Die Chaabi (wörtlich 'Volks'-) - Musik entstand gegen Ende des 19. Jahrhunderts im Kasbah-Viertel von Algier. Als eine Mischung aus alten andalusischen Traditionen, religiösen Gesängen und Berbermusik erwuchs sie aus einem städtischen Milieu, in dem Muslime, Juden und Christen friedlich zusammenlebten, und ihre kulturellen Traditionen sich gegenseitig befruchteten. Gabriela Zabala schreibt auf der World Socialist Web Site: "As El Gusto reveals, local Muslims used to attend the Casbah synagogue every Saturday just to listen to Hebrew music. One of the musicians interviewed also explains that prior to the 1946-1958 French military occupation there was harmony between all faiths and nationalities in the Casbah: 'Spaniards, Jews, Christians, Arabs and Muslims all lived together.'" Zu Chaabi-Orchestern wie dem des Herrn Ferkioui gehörten ganz selbstverständlich muslimische und jüdische Musiker. Safinez Bousbia erzählt in einem Interview mit Indiewire: "El Gusto is a story that remains untold to the present day: The story of independent thinkers witnessing the Franco Algerian history, told not by soldiers or victims but by simple musicians. These men managed to prove the universality of music can transcend all differences and prejudice. In a modern day world where conflicts tear communities apart, highlighting their differences rather than their similarities, this exceptional reunion of Jewish and Muslim musicians is the occasion to remind the younger generation that cultural and religious coexistence was possible not long ago. Taking the stage again their belief in this cultural harmony with common origins is affirmed."

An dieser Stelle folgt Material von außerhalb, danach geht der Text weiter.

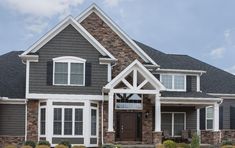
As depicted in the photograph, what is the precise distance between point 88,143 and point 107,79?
4.09 metres

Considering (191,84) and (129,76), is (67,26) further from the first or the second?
(191,84)

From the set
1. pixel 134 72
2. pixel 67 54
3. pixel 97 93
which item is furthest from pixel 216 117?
pixel 67 54

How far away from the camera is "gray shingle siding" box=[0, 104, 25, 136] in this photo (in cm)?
3069

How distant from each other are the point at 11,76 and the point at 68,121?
22.2 feet

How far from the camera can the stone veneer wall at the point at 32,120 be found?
29.0 metres

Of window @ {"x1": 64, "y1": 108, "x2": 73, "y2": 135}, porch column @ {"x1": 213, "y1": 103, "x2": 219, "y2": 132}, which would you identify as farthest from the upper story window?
window @ {"x1": 64, "y1": 108, "x2": 73, "y2": 135}

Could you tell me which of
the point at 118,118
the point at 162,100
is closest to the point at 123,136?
the point at 118,118

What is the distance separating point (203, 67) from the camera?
38.9 m

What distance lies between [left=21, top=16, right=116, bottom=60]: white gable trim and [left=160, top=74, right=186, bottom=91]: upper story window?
5447 mm

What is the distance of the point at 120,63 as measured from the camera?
105 ft

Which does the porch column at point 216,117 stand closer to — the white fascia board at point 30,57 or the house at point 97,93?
the house at point 97,93

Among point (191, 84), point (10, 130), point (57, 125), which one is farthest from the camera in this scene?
point (191, 84)

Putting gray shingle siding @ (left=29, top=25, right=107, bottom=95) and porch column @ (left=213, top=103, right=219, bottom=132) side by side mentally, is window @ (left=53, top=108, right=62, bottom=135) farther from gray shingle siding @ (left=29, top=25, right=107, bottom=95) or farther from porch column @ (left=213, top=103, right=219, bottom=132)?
porch column @ (left=213, top=103, right=219, bottom=132)

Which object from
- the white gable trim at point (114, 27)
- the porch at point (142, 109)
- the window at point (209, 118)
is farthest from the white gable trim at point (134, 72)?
the window at point (209, 118)
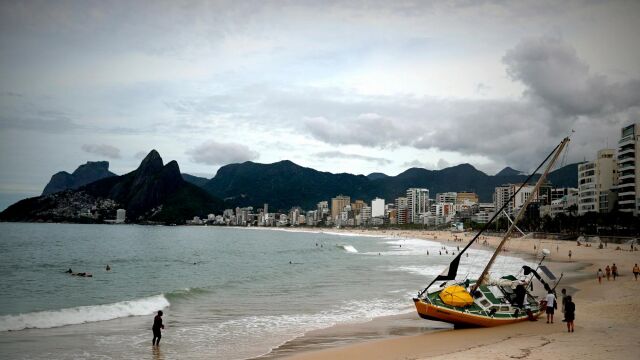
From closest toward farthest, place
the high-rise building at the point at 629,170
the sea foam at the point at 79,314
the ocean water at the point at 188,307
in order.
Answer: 1. the ocean water at the point at 188,307
2. the sea foam at the point at 79,314
3. the high-rise building at the point at 629,170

Lange Zeit als eine hauptsächlich in anrüchigen Kneipen gespielte Musik der städtischen Unterschicht verachtet, gelangte der Chaabi in den 1930er Jahren durch das Wirken von El Hadj M'Hamed El Anka zu offizieller Anerkennung.

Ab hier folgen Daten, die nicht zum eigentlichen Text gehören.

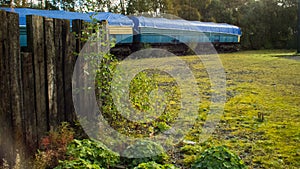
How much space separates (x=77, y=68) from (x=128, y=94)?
0.70 m

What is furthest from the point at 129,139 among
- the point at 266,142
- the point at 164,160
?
the point at 266,142

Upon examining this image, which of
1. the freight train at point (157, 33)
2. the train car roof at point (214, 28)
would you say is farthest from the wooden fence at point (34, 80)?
the train car roof at point (214, 28)

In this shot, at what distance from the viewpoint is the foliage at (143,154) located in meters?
2.84

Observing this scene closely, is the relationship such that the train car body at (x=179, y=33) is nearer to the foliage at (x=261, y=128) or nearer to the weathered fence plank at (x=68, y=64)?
the foliage at (x=261, y=128)

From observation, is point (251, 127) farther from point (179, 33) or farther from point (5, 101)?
point (179, 33)

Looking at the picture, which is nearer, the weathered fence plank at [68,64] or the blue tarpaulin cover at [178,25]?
the weathered fence plank at [68,64]

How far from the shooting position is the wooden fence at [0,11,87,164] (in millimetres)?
2506

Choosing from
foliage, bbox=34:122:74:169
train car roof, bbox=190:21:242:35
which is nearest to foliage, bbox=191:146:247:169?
foliage, bbox=34:122:74:169

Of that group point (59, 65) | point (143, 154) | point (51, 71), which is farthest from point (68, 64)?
point (143, 154)

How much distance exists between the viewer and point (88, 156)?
8.63ft

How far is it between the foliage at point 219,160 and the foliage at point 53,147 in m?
1.24

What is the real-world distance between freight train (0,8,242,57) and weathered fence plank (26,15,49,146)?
9740 mm

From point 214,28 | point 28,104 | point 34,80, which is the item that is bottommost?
point 28,104

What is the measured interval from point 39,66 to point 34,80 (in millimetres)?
Answer: 149
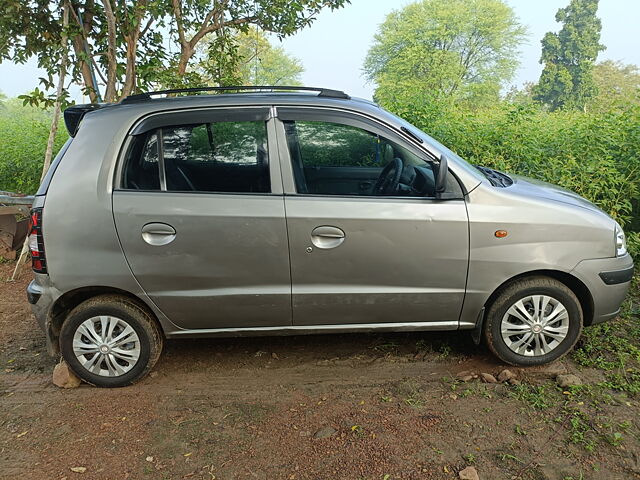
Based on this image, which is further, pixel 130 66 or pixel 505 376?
pixel 130 66

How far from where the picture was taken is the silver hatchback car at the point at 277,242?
3.05 meters

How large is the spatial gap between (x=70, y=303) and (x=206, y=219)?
119cm

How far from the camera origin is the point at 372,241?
3082 millimetres

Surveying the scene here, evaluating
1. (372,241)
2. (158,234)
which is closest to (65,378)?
(158,234)

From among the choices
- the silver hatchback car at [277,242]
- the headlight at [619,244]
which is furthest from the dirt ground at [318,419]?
the headlight at [619,244]

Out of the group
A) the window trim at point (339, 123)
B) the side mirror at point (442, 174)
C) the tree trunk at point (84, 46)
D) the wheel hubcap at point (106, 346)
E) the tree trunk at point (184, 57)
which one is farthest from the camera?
the tree trunk at point (184, 57)

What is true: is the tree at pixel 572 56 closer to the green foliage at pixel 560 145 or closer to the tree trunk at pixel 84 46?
the green foliage at pixel 560 145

Ihm vor allem ist es zu verdanken, dass er auf dem Konservatorium gelehrt wurde und für einige Jahrzehnte zu einem festen Bestandteil des Alltags des algerischen Volkes wurde.

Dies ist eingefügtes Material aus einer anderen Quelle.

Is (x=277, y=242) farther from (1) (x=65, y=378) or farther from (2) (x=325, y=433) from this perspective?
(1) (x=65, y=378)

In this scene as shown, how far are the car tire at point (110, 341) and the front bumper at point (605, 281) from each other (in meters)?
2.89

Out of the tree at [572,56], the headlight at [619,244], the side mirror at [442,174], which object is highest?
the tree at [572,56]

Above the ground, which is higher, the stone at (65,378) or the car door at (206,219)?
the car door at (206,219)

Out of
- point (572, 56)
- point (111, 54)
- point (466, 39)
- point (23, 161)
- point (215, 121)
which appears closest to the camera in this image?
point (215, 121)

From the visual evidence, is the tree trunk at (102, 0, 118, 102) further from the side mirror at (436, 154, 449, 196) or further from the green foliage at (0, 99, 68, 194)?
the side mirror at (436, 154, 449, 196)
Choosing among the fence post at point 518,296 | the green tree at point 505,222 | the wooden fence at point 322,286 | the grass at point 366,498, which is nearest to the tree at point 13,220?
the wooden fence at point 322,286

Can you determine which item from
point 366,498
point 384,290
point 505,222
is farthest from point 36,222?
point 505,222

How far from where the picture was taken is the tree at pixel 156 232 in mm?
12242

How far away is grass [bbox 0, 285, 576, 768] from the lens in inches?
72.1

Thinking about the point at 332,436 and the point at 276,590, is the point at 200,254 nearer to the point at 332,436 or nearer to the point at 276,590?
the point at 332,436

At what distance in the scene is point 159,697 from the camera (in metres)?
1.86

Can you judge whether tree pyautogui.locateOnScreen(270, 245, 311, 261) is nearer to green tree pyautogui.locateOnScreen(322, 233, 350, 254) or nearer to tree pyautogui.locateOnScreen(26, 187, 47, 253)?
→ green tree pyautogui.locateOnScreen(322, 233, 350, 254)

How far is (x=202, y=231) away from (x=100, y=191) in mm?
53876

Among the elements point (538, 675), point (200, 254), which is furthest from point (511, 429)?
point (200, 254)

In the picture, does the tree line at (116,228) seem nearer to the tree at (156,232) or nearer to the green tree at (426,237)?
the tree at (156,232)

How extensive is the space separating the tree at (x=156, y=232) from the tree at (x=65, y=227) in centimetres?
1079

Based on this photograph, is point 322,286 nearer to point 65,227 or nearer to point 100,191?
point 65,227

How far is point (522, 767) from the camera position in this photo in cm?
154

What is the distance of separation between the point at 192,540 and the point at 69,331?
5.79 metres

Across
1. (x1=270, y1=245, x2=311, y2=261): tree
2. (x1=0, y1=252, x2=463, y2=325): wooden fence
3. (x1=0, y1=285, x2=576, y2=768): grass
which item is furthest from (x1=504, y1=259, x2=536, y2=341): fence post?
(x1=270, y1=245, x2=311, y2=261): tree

Letztenendes waren es die politischen Entwicklungen, die dieser Musikform den Garaus machten. Der französische Kolonialismus hatte das algerische Volk nach religiösen und ethnischen Kriterien aufgespalten, indem er eine Art Apartheidsregime geschaffen hatte, in dem die Muslime, welche die große Mehrheit der Bevölkerung bildeten, Menschen zweiter Klasse waren. Dies hatte die tolerante Welt der Kasbah offenbar nicht zu zerstören vermocht, aber es hatte den Samen gelegt, aus dem ihre Vernichtung hervorgehen würde. Als 1954 der algerische Befreiungskrieg ausbrach, der nach acht Jahren blutigen Ringens schließlich zur Vertreibung der Kolonialherren führen sollte, knüpften die Führer der Nationalen Befreiungsfront (FLN) an diese künstlichen Trennungen an und identifizierten die 'Nation' in hohem Maße mit dem Islam. Bei aller sozialistischen Rhetorik waren Ahmed Ben Bella und seine Genossen eben doch bürgerliche Nationalisten. Nicht der revolutionäre Kampf per se, sondern die bornierte politische Perspektive seiner Führung führte schließlich zum Untergang der multiethnischen und multireligiösen Kultur, deren Ausdruck der Chaabi gewesen war. Nach Erringen der Unabhängigkeit zwang das neue Regime nicht nur die Französisch-Algerier, sondern auch einen Großteil der jüdischen Bevölkerung zur Emigration. Der Beruf des Musikers wurde nicht offiziell anerkannt, die Kurse im Konservatorium eingestellt. Auf Druck der religiösen Autoritäten wurden die Kneipen der Kasbah, die alte Heimat des Chaabi, geschlossen. Der allmähliche Zerfall des Viertels verurteilte die Musik dann endgültig zu einem langsamen Tod.
Bis sie dank der alten Herren von El Gusto und mit der Unterstützung Safinez Bousbias eine Wiederauferstehung erleben durfte. Als Erinnerung an ein untergegangenes Gestern und als Ansporn für ein besseres Morgen.